# headset troubles



## mecoatwar (Dec 27, 2006)

Ok I have that really crappy headset provided by Auto assault limited edition you know the Creative HS-150 and I was wondering if I could use it on any other game such as battlefield 2142 or Flights simulator x. My specs are in a drop down next to my name, It shows my sound Card there. If this is possible please give me steps on how to do it?


----------



## koala (Mar 27, 2005)

We can't see your dropdown system specs. Go to User CP (top left of page) > Edit Options. Scroll down to System Specs "Would you like to show other members your computer specs?", enter Yes in the box, then scroll down and click the Save Changes button.

If the headset is a standard one, and not specifically for Auto Assault, then it should work with any game that supports headsets.


----------



## mecoatwar (Dec 27, 2006)

Ok for somereason my drop down specs wont work, anyway I have a soundblaster X-Fi Fatal1ty sound card, does anyone know if the headset that was shipped with tthe limited edition, have the ability to work on any other game other that auto assault?


----------



## mecoatwar (Dec 27, 2006)

moving to online gaming forums


----------



## mecoatwar (Dec 27, 2006)

*Auto assault headset*

Hi, I wanna know if the headset that comes with the collectors edition of auto assault is compatible with any other game, such as the battlefield series or flight simulator. Its a creative HS-150 Headset with a built in microphone that was shipped with all colectors editions of Auto Assault. I have a Soundblaster X-FI Fatal1ty sound card. Any info or how tos would be appreciated.


----------



## pharoah (Aug 28, 2006)

in this case you can answer your own question simply try them with another game.


----------



## mecoatwar (Dec 27, 2006)

well anyways what would you recommend as the best headset cause this ones crap, dosent matter what the price is.


----------



## koala (Mar 27, 2005)

- [What this exercise asks]:
a. Answer these questions from the headset thread, one line each, labeled (i), (ii), (iii):
(i) What model is the headset that came with Auto Assault?
(ii) Which sound card does mecoatwar say they have?
(iii) In koala's directions for showing system specs, which button is clicked at the end?
b. From the headset thread, quote everything from "Ok I have that" down to "Save Changes button.".

- [Recorded information]:

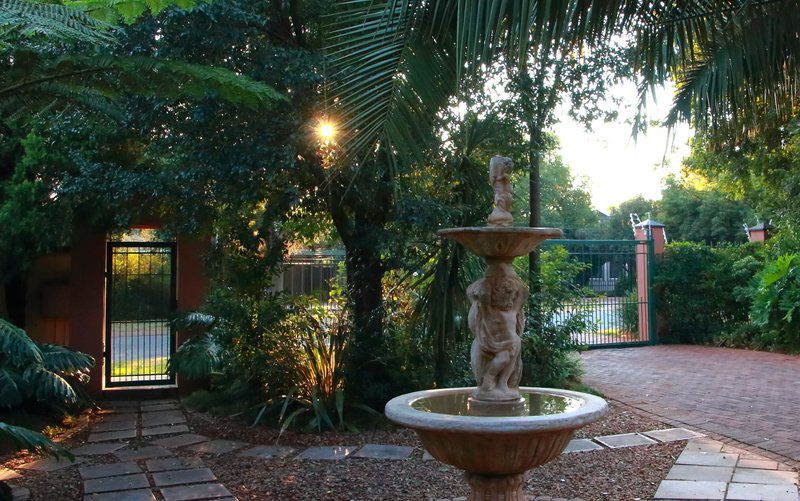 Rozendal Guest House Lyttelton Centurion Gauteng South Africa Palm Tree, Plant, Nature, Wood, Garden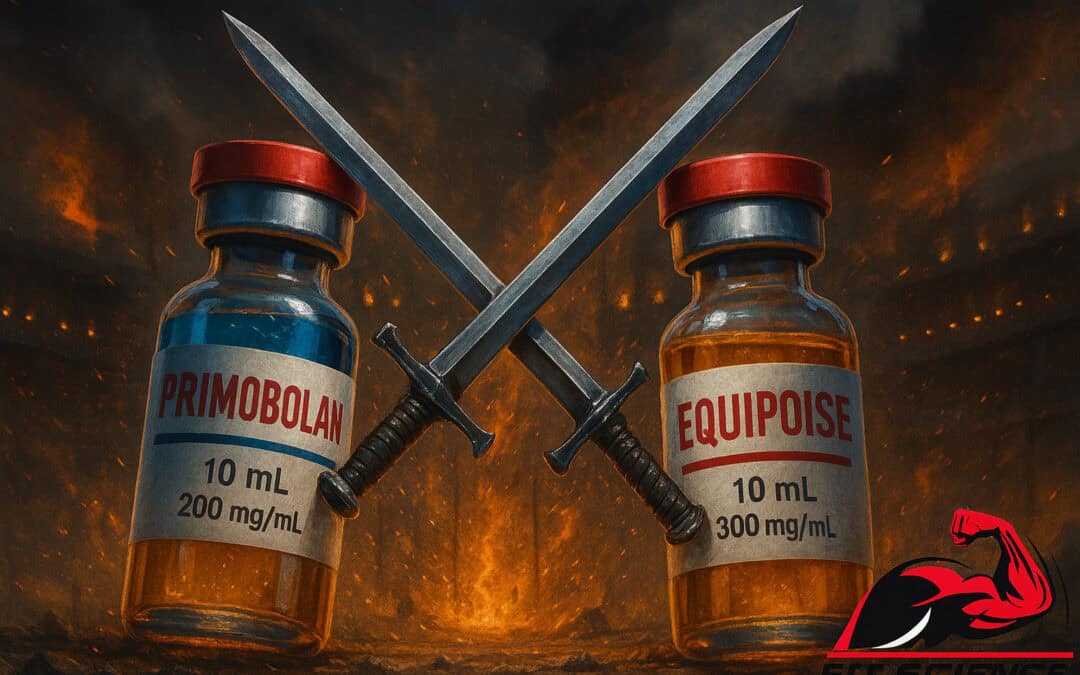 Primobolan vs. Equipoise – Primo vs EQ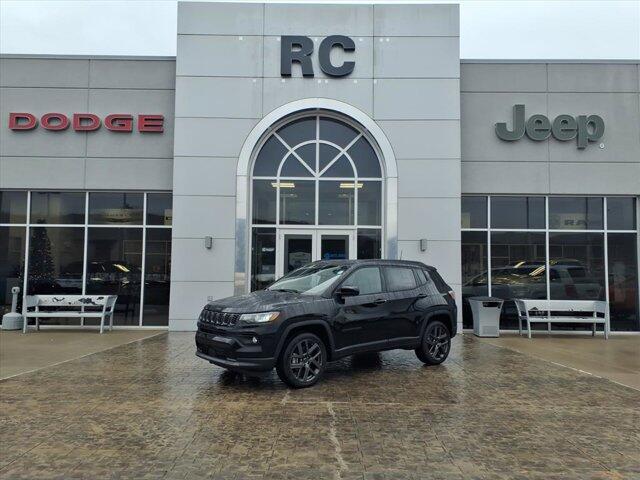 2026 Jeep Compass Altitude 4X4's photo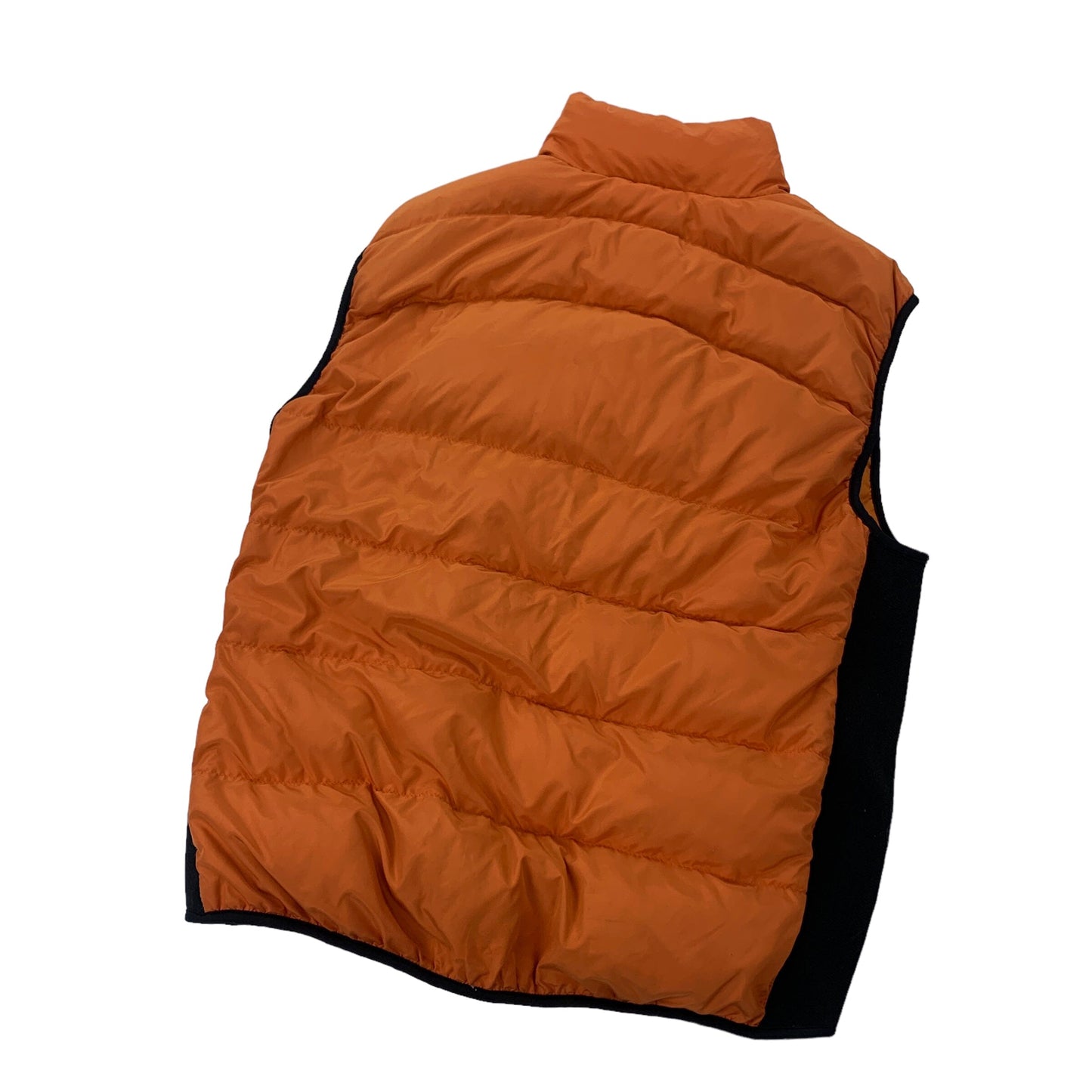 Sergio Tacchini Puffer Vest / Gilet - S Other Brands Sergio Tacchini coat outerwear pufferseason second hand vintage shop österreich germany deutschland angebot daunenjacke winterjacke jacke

- [Solutions to the tasks]:
a.
(i) Creative HS-150
(ii) Soundblaster X-Fi Fatal1ty
(iii) Save Changes

b.
Ok I have that really crappy headset provided by Auto assault limited edition you know the Creative HS-150 and I was wondering if I could use it on any other game such as battlefield 2142 or Flights simulator x. My specs are in a drop down next to my name, It shows my sound Card there. If this is possible please give me steps on how to do it?


----------



## koala (Mar 27, 2005)

We can't see your dropdown system specs. Go to User CP (top left of page) > Edit Options. Scroll down to System Specs "Would you like to show other members your computer specs?", enter Yes in the box, then scroll down and click the Save Changes button.